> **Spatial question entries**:
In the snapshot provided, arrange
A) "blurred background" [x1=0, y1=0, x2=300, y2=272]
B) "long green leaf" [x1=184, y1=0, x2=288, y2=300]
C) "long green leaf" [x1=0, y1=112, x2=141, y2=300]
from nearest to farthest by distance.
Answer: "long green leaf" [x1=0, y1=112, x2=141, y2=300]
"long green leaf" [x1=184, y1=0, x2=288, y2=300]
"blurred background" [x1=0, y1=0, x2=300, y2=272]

> **Short task**:
Copy every row above word for word, keeping each line and its order unchanged.

> **Result of this exercise**:
In the snapshot provided, arrange
A) "blurred background" [x1=0, y1=0, x2=300, y2=272]
B) "long green leaf" [x1=184, y1=0, x2=288, y2=300]
C) "long green leaf" [x1=0, y1=112, x2=141, y2=300]
from nearest to farthest by distance.
Answer: "long green leaf" [x1=0, y1=112, x2=141, y2=300]
"long green leaf" [x1=184, y1=0, x2=288, y2=300]
"blurred background" [x1=0, y1=0, x2=300, y2=272]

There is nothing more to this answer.